Руки уложили его, и он провалился в пустоту. Но страх заставил его снова вынырнуть и испить чашу до дна.
– Теперь, Джослин, мы облегчим тебе путь на небо.
«Небо, – подумал Джослин, охваченный страхом. – Ты, который сейчас держишь меня и умрешь не сегодня, что знаешь ты о небе? Небо, ад, чистилище – крошечные и блестящие, как украшение, которое прячут и носят лишь по праздникам. А я умираю в серый, будничный день. И что мне небо, если мне невозможно подняться туда вместе с ними, держа за руку его и ее?
Смириться?
Я променял четверых людей на каменный молот».
Вдруг он почувствовал, что надо вцепиться в воздух зубами, мертвой хваткой. Руки приподняли его, посадили, и грудь сама, без его помощи, набрала воздуху. И страх покинул грудь, но витал вокруг.
Сквозь страх на него глядели два глаза. Кроме них, в мире не было ничего прочного, и под их взглядом он был как дом, готовый рухнуть. Они смотрели на него в упор, око в око, око за око. Он снова вцепился зубами в воздух и сам погрузился глазами в эти глаза, потому что, кроме них, в мире не было ничего прочного. Два глаза слились в один.
И теперь перед ним было окно, распахнутое, залитое светом. Что-то рассекало его. Какая-то черта, а вокруг была синева неба. Недвижная и неслышная, эта черта с безмолвным криком возносилась ввысь, куда-то в самое небо. Она была тонкая, девически нежная и прозрачная. Ее взрастило семя, неведомое розовое вещество, искрившееся, как водопад, но водопад, устремленный снизу вверх.

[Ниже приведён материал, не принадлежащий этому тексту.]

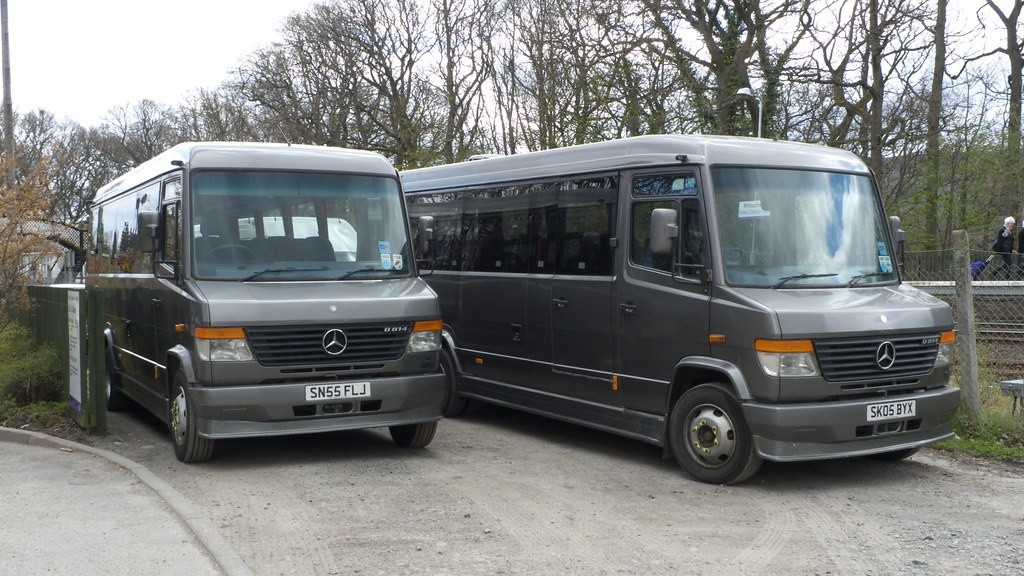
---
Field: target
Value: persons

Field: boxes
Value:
[990,216,1024,281]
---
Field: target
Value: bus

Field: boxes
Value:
[368,135,961,484]
[85,140,448,463]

И лишь одно это вещество врывалось в саму беспредельность ликующими каскадами, которые ничто не могло удержать.
Страх кружил и рвался наружу, он вдребезги разбил окно, и осколки задрожали в каждом его глазу, но ни страх, ни слепота не могли затмить ужаса и удивления.
«Теперь… я ничего, ничего не знаю».
Но руки заставляли лечь вихрь ужаса и удивления, лечь, лечь. Мысли ослепительно вспыхивали во тьме. Самые камни вопиют.